Stringfellow on our freedom from the fear of death

In Free in Obedience William Stringfellow writes:

...Christians are free to enter into the depths of the world's existence with nothing to offer the world but their own lives. And that is to be taken literally. What the Christian has to give to the world is his very life. He is established in such an extreme freedom by the power of Christ, which is so much greater than the power of death, that the Christian lives secure from any threats which death may make.

It is in exercising this ultimate freedom in his involvement in the world that the Christian also understands how to use whatever else is at his disposal--money, status, technical abilities, professional training, or whatever else--as sacraments of the gift of his own life. The daily witness of the Christian in the world is essentially sacramental, rather than moralistic. The public witness of the Christian is a symbol and communication of his death in Christ every day in each situation in which he finds himself. He thereby demonstrates his faith in God's triumph over death in Christ. The ethics of witness to redemption are sacramental ethics of grace, rather than of prudence or of law.

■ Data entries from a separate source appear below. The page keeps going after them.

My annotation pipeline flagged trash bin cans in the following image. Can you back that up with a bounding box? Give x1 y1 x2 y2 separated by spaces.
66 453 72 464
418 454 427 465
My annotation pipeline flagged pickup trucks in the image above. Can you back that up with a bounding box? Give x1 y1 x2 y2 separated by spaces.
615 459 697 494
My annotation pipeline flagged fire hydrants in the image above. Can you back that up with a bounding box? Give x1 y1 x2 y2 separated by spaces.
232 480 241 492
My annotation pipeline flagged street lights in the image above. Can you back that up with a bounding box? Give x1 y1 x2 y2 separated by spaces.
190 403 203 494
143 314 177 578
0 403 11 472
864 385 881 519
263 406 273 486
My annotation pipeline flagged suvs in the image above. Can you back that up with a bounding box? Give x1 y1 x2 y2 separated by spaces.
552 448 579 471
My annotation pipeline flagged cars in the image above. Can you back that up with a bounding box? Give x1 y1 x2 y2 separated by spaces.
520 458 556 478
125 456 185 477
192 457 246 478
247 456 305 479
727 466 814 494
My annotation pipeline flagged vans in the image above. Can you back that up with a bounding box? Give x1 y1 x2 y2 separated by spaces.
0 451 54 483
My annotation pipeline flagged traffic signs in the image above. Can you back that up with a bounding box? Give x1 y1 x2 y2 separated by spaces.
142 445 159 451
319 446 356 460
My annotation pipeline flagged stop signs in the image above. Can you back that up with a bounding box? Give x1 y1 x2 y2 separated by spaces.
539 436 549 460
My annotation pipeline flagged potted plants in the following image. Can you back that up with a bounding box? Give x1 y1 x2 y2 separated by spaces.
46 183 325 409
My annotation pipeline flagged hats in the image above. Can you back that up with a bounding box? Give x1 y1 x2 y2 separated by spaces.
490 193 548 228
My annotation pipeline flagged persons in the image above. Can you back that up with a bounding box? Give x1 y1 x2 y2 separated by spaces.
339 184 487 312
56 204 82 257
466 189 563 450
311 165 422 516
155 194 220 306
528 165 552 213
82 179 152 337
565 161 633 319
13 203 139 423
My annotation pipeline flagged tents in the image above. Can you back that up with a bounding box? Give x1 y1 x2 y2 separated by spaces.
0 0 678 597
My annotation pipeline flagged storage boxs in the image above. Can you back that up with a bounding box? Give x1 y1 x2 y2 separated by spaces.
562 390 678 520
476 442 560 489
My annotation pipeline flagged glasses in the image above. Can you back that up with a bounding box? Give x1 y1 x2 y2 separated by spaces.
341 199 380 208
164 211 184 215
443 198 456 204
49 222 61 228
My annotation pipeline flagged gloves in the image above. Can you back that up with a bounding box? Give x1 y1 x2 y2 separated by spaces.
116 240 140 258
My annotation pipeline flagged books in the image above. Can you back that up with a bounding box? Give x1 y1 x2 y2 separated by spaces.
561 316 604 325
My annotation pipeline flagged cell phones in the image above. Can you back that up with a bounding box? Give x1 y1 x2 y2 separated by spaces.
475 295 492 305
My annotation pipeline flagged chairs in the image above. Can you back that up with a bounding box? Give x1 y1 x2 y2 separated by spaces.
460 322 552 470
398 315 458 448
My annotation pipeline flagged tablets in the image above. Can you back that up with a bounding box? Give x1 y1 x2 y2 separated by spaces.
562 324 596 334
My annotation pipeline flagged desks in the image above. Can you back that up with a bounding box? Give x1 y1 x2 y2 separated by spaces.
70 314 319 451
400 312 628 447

But such witness with respect to the world means involvement, not indifference; realism, not withdrawal; knowledge, not ignorance. The Christian is free enough both from his own death and from the reign of death in the world to realize and recognize the signs of death in the world: narcotics, slums, racism, unemployablity, disease, or the oppression of men by the principalities of commerce, patriotism, sports, communications media, and ideologies. And the Christian is free to enter into the midst of all or any of these ordinary realities of the world's existence, knowing what they truly represent, without succumbing either to their lust for idolatry or the fear of the work of death of which they are evidence. The Christian is so empirically free from the threat of death in his own life and in the existence of the rest of the world that he can afford to place that life at the disposal of the world or of anybody in the world without asking or expecting anything whatever in return.